Aim: Copy the data verbatim, beginning at the line containing "Observing the image, would" and continuing through the line containing "is closest to the chain", both included.
* start Provided records *
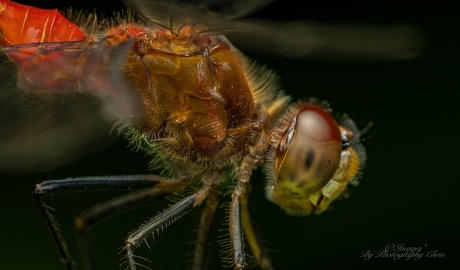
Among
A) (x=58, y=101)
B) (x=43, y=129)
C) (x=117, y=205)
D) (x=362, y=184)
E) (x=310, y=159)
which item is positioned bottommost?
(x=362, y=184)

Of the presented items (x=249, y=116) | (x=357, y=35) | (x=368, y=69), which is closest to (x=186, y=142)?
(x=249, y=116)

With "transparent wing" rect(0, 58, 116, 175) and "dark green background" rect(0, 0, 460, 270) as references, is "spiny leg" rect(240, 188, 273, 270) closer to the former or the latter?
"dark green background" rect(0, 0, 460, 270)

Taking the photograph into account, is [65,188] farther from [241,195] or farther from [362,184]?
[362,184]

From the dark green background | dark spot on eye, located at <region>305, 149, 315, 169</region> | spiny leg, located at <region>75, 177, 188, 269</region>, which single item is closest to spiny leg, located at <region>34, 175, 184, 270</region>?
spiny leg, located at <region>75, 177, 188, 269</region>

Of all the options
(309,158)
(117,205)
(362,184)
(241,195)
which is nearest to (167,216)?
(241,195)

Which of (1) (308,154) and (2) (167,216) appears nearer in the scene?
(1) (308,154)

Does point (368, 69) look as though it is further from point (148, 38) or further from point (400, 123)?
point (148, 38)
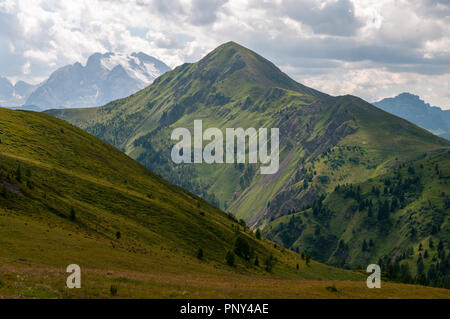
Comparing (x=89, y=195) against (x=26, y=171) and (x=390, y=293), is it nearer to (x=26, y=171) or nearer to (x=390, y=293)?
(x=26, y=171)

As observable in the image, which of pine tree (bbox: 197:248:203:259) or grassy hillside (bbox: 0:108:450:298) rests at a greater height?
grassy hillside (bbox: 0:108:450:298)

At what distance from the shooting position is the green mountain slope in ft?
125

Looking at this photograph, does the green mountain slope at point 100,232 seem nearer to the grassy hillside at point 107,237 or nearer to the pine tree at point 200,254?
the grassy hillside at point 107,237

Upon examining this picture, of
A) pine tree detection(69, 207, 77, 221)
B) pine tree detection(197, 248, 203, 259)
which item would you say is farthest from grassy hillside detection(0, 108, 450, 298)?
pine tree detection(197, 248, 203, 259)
* end Provided records *
* start Provided records *
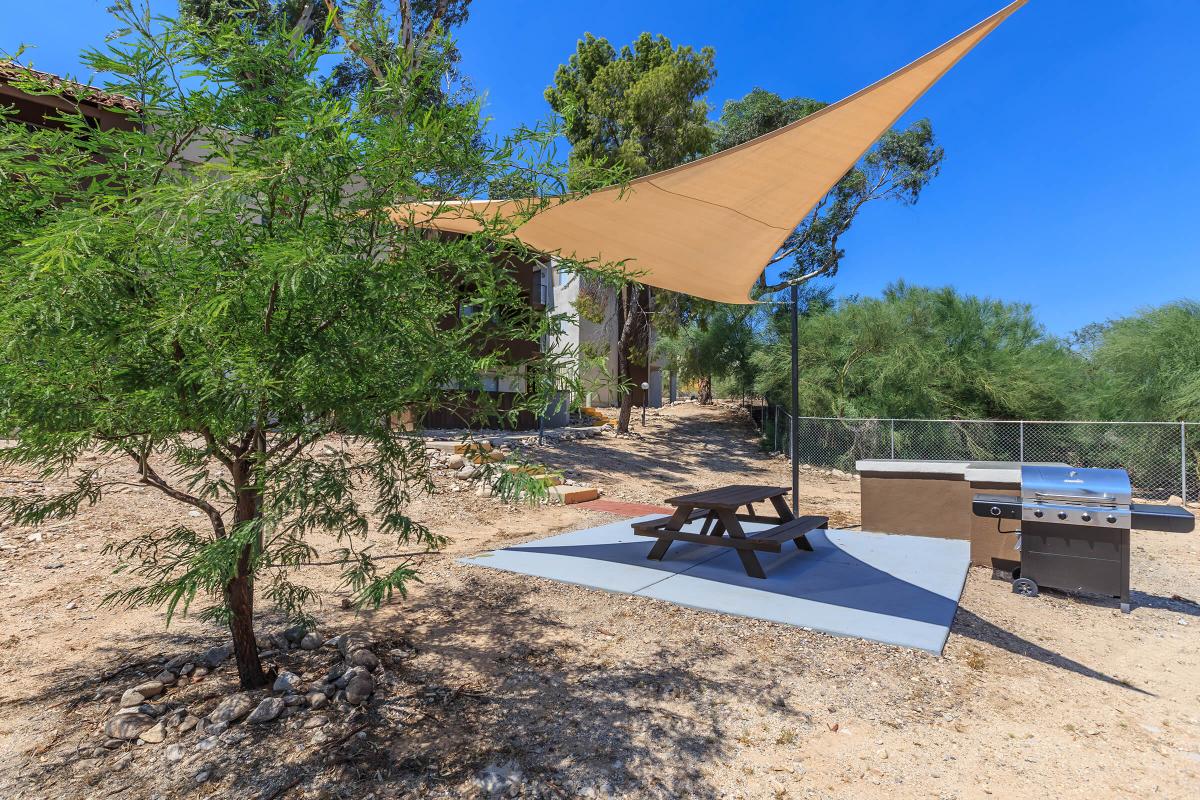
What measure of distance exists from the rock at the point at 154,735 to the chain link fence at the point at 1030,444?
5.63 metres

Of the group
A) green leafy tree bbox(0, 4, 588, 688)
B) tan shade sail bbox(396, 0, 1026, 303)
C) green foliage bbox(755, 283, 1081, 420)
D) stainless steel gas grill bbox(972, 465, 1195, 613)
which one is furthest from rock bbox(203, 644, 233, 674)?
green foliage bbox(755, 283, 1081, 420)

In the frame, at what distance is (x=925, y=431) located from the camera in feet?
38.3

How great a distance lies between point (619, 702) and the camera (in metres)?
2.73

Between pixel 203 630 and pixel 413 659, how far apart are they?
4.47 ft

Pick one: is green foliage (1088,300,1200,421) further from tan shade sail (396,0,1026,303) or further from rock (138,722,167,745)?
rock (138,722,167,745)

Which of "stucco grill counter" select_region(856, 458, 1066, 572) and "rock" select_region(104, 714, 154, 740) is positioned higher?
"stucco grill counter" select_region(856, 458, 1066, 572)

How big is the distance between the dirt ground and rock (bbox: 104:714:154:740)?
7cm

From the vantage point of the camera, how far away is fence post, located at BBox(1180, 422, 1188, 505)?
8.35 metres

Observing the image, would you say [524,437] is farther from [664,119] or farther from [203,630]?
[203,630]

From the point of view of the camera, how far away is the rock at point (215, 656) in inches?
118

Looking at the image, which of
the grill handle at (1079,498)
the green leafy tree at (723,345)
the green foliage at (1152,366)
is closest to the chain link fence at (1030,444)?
* end Provided records *
* start Provided records *
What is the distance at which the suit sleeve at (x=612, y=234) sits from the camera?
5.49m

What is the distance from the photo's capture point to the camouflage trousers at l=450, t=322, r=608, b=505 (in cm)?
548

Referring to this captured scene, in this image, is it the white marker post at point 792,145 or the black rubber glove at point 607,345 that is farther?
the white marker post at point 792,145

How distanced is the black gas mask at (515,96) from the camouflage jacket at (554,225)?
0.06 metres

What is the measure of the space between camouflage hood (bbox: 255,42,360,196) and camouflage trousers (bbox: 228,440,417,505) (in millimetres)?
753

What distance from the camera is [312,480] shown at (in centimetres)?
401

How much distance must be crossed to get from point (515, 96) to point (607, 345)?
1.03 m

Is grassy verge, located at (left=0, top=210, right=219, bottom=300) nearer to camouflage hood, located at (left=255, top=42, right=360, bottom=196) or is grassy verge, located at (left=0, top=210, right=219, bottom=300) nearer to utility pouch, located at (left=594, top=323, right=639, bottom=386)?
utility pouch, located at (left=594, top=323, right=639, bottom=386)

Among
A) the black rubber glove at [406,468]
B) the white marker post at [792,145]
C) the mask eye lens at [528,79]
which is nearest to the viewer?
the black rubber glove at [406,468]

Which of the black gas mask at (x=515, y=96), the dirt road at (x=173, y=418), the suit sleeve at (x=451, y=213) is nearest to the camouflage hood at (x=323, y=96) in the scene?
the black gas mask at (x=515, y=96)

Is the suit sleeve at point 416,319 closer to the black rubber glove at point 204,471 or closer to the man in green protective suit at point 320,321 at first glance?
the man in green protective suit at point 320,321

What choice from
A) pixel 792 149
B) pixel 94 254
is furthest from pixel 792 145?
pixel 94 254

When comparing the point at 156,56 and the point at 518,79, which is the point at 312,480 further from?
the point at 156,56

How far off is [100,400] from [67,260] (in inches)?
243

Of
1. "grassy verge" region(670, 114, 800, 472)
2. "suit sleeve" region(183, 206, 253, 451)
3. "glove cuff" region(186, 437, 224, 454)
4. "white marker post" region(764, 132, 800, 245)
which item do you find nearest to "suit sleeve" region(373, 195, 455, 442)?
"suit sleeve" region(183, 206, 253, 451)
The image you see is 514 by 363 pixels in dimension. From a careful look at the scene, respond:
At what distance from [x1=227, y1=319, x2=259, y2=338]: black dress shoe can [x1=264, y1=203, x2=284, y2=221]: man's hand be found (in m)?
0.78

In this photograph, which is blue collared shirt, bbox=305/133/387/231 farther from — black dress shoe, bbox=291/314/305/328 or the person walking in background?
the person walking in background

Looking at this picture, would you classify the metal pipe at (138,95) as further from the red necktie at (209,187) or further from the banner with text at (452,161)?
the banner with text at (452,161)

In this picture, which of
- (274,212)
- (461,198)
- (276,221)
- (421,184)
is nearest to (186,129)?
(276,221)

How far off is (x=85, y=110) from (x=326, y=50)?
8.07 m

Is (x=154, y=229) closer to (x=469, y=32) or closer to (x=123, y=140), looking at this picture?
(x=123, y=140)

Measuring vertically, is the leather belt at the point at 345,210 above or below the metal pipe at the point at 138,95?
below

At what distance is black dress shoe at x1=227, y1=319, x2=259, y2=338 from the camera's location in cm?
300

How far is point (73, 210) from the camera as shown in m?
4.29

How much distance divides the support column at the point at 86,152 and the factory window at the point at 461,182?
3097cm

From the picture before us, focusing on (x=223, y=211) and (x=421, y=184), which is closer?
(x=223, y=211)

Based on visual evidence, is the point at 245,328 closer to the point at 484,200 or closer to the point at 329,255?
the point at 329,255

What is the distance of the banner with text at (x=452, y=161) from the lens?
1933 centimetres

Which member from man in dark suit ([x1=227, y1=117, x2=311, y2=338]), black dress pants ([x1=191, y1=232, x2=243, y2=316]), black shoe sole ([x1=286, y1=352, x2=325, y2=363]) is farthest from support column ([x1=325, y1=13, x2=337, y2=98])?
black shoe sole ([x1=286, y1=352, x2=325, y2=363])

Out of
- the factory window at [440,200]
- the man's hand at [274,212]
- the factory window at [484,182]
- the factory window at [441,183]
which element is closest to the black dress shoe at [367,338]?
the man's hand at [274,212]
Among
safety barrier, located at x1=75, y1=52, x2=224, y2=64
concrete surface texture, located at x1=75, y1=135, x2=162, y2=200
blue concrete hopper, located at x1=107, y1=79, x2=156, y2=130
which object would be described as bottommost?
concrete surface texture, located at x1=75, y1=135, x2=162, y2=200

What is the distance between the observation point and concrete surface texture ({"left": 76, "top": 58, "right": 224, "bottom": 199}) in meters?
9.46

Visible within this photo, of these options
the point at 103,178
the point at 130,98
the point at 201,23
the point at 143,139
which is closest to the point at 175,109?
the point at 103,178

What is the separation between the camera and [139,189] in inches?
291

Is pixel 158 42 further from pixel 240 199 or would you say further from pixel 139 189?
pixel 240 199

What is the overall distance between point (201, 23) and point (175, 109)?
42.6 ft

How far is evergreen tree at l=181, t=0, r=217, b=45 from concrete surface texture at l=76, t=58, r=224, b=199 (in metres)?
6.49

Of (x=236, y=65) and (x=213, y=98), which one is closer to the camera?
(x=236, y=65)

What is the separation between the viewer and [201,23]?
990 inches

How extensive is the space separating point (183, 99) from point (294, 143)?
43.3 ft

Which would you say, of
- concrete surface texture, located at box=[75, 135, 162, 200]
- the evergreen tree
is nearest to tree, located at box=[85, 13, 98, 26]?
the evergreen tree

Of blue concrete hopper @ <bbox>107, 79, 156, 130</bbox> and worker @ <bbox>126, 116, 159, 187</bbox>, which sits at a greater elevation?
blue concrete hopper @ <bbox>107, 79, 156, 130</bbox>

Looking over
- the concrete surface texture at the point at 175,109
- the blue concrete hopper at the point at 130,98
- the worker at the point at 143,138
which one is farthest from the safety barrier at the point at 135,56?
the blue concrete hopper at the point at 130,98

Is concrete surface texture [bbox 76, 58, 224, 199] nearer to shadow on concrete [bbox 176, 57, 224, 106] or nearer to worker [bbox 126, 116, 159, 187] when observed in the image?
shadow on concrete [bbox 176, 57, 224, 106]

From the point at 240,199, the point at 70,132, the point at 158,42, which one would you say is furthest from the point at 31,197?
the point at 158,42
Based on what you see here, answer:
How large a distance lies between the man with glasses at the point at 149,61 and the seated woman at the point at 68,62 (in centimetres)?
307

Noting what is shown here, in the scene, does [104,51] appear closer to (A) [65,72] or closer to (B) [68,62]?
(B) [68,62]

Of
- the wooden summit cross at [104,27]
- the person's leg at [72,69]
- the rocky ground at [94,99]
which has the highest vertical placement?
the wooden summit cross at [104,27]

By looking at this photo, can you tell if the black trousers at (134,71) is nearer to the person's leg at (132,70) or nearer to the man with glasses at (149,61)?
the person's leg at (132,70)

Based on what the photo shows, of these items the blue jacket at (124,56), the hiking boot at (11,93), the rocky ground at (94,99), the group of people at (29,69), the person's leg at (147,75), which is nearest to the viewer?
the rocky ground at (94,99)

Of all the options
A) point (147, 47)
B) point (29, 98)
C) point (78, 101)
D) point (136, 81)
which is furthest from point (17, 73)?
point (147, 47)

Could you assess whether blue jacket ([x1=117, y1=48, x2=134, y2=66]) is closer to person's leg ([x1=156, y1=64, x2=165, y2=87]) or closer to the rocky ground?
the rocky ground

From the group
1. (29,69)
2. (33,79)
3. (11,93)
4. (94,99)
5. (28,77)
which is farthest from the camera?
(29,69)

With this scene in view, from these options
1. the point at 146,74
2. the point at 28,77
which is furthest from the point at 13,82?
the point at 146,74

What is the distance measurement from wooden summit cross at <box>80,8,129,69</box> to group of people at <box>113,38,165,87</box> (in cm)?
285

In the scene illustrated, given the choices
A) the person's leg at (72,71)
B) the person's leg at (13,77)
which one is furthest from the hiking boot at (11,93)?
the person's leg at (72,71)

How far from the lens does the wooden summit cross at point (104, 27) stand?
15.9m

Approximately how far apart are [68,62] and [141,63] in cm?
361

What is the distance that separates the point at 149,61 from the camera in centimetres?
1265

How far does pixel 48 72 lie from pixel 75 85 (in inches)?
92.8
* end Provided records *
Final answer:
Observing the image, would you say [524,437] is farther from [664,119] or farther from [203,630]?
[203,630]

From the point of view of the camera, how far away is the rock at point (215, 656) in inches?
118

Looking at the image, which of
the grill handle at (1079,498)
the green leafy tree at (723,345)
the green foliage at (1152,366)
is closest to the chain link fence at (1030,444)?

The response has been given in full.